Written problem: Put everything from the top of the records below down to the line containing "13.9 metres", both included, into a JSON list of strings with one string per line. Leave out blank lines.

Dataset records:

⁂

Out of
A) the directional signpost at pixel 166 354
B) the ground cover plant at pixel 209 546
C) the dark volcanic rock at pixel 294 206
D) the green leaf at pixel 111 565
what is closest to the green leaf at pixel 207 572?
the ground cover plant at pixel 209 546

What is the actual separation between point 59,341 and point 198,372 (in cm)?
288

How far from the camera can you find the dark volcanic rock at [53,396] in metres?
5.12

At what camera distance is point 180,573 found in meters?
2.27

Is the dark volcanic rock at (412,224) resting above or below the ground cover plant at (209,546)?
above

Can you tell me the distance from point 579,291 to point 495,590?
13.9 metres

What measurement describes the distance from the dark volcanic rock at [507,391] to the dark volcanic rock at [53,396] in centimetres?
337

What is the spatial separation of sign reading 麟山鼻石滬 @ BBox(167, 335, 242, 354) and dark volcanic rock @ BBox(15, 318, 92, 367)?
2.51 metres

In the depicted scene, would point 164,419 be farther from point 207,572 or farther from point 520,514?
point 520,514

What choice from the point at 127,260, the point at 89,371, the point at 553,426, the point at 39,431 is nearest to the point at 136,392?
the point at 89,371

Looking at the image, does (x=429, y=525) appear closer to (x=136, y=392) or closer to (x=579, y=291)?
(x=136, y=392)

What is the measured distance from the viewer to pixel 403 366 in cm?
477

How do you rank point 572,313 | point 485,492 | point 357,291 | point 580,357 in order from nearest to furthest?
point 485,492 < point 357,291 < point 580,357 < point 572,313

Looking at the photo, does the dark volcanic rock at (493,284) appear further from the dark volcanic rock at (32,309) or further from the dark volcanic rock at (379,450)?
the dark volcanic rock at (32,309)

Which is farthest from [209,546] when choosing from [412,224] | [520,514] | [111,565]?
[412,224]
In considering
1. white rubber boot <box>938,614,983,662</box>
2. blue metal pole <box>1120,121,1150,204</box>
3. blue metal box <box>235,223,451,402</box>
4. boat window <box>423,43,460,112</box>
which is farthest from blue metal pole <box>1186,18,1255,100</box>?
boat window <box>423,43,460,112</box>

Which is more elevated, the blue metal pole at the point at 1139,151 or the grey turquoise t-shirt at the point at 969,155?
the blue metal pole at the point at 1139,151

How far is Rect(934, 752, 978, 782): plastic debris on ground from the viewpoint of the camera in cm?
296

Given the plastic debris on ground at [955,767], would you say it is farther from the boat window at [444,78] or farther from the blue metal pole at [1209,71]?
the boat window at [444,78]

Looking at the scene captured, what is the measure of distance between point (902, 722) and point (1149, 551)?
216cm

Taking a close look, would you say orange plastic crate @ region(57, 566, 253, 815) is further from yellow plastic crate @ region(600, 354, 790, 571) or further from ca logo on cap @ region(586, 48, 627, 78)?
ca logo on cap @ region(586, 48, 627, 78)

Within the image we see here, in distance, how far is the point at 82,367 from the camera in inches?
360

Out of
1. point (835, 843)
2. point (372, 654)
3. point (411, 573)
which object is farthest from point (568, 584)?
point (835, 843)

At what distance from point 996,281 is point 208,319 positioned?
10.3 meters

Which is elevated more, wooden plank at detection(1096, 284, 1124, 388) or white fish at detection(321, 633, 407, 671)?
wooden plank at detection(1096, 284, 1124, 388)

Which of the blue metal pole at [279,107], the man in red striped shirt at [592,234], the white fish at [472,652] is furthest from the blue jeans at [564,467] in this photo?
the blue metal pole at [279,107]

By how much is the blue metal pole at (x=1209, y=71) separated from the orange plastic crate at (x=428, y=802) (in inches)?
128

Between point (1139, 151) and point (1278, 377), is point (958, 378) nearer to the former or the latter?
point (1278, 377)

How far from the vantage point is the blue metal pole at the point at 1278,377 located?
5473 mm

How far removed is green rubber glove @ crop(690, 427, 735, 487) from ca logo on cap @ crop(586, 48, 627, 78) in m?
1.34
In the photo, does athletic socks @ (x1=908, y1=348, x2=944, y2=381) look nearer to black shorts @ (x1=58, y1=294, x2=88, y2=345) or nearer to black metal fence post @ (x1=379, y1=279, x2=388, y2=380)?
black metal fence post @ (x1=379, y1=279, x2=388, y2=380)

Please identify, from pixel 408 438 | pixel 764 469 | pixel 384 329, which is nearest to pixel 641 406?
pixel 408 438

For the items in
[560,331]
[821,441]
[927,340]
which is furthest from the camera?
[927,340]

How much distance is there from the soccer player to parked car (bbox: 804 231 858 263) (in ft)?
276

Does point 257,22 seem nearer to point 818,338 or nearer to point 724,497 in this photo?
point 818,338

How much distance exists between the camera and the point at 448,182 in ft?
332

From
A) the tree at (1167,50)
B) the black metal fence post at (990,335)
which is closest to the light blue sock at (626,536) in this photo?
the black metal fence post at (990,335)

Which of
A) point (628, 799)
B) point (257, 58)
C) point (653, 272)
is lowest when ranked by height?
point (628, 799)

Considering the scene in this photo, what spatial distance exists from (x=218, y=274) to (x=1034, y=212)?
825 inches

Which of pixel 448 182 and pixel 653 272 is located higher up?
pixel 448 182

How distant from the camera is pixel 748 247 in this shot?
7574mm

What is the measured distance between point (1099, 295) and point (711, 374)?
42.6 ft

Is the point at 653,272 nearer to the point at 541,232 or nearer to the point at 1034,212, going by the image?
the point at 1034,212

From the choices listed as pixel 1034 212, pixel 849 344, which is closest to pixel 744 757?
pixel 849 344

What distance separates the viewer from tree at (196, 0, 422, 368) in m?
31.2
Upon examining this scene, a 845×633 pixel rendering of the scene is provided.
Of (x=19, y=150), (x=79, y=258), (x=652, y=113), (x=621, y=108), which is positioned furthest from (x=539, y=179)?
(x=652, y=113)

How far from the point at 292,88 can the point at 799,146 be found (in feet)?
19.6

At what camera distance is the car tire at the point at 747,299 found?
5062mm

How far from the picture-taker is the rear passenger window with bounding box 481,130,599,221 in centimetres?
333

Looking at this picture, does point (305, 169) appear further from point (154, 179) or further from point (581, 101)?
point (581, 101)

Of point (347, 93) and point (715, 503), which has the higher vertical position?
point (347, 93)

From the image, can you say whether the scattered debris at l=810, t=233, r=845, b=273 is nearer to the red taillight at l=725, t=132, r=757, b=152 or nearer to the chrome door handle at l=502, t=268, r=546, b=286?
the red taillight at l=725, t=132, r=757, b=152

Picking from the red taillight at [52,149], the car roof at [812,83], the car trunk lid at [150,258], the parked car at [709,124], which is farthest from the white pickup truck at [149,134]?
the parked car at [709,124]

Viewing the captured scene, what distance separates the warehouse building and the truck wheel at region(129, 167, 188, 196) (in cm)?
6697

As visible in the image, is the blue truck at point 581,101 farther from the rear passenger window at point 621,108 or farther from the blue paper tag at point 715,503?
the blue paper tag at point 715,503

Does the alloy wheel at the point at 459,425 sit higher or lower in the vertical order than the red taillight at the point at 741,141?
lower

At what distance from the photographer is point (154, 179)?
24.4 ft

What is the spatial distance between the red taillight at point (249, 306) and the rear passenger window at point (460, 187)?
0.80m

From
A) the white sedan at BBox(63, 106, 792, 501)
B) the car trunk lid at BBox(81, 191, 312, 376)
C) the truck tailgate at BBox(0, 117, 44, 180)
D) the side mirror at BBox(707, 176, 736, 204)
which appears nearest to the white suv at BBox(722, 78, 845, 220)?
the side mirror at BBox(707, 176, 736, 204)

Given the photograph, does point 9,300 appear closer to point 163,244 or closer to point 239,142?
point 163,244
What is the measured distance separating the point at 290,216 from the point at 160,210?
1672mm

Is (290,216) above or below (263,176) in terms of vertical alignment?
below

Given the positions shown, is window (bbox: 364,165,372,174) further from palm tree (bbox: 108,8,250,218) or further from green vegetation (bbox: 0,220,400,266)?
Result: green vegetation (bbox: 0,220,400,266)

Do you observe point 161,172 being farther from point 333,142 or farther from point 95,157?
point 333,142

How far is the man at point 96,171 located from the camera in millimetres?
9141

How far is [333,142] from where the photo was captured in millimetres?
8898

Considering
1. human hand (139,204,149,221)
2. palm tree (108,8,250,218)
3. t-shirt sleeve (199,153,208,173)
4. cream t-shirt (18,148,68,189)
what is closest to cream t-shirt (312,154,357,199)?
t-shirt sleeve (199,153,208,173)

⁂

Correct response:
[
  "Out of",
  "A) the directional signpost at pixel 166 354",
  "B) the ground cover plant at pixel 209 546",
  "C) the dark volcanic rock at pixel 294 206",
  "D) the green leaf at pixel 111 565",
  "what is closest to the green leaf at pixel 207 572?",
  "the ground cover plant at pixel 209 546",
  "What is the actual separation between point 59,341 and point 198,372 (in cm)?",
  "288",
  "How far from the camera can you find the dark volcanic rock at [53,396] in metres?",
  "5.12",
  "At what camera distance is point 180,573 found in meters?",
  "2.27",
  "Is the dark volcanic rock at (412,224) resting above or below the ground cover plant at (209,546)?",
  "above",
  "Can you tell me the distance from point 579,291 to point 495,590?",
  "13.9 metres"
]